Do you think Shiryu is a swordsman?
As for Roger, he literally named his son after his sword, and he wields a Supreme Grade blade. I can't see what else he'd have to show in order to be considered a swordsman. Honestly, after this reveal that he's not a DF user, there's a better argument for Shanks being a swordsman than A LOT of people who automatically consider to be swordsmen.
I'll be honest with you: I don't give two shits about whether a swordsman with a devil fruit is a swordsman or not. It isn't about that, that sounds just so... childish, superfluous to me when the truly interesting stuff here is whether Oda can make something deeper, more nuanced with swordsmanship or not.
For me, wanting swordsmanship to be something more than wielding a sword to fight isn't a matter of power scaling as you may be focusing it. When I say that swordsmanship shouldn't be just about using a sword I'm actually remembering the foundations for something way, way more interesting than that (Zoro and Mihawk's values as fighters, swords being sentient to an extent, Koushiro saying that a sword that can't choose what to cut isn't even a real sword, Zoro coming to the conclusion that he wasn't understanding swordsmanship properly everytime he attacked Bonez like an animal...) and expecting Oda to do justice to his own seeds.

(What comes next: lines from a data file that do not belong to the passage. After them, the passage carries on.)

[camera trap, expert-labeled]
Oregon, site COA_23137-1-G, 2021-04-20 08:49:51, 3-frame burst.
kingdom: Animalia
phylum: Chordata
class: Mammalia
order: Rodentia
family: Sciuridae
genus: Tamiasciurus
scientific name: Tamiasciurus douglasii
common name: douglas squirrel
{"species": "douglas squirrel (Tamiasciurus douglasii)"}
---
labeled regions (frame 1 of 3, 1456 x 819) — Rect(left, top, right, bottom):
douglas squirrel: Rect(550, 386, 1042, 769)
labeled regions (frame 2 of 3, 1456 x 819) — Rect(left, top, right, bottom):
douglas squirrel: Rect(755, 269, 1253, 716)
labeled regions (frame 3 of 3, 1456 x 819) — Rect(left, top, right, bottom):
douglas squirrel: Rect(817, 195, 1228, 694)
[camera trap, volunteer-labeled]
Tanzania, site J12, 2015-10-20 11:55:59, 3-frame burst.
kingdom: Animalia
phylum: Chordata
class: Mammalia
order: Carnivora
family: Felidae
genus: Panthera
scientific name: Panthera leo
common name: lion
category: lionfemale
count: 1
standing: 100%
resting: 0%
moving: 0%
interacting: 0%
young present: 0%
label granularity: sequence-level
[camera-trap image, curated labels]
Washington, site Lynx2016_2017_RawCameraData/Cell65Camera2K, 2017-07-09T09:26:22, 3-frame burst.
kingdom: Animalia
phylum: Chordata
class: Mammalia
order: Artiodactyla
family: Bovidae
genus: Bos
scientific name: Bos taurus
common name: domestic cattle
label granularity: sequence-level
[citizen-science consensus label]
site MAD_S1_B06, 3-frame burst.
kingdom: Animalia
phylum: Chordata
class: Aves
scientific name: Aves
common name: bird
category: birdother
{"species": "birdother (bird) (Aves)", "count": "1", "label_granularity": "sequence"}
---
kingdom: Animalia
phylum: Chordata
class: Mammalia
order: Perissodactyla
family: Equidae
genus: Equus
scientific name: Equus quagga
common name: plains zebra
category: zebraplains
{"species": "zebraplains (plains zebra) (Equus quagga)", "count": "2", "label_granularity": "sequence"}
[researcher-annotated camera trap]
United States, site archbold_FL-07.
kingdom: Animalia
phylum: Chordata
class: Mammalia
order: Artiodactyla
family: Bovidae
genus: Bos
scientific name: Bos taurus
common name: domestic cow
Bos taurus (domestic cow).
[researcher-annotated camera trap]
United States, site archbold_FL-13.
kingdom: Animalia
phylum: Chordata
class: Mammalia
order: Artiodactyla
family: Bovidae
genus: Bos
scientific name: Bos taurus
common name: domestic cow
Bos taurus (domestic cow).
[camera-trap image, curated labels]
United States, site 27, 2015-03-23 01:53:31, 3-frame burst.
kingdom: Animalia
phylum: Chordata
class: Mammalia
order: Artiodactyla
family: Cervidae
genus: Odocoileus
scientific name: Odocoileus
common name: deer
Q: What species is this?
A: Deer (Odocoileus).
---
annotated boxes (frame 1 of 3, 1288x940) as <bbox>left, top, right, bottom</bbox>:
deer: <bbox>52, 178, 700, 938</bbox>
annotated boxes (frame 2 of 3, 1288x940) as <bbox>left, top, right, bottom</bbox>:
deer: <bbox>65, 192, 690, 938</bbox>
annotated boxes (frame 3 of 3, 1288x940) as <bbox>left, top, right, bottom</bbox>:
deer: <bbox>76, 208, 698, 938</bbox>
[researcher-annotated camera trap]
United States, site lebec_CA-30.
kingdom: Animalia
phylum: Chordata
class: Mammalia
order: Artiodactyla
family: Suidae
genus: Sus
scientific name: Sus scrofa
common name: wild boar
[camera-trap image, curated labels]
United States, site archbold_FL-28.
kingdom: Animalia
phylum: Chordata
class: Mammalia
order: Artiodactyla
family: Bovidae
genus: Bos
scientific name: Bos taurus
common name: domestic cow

Roger can be whatever Oda wants. For all we know, the author could come and say he had the same power Dragon currently holds, that he was an incredible brawler too, that he was an amazing sniper or whatever; it's irrelevant because I highly doubt he will ever be fleshed out as a fighter, so who gives a damn. The only thing we know thanks to Chinjao's words is that he was on top of the conqueror's as the Pirate King, and that alone isn't swordsmanship, that's having the most powerful conqueror's in the world no matter how he channeled it.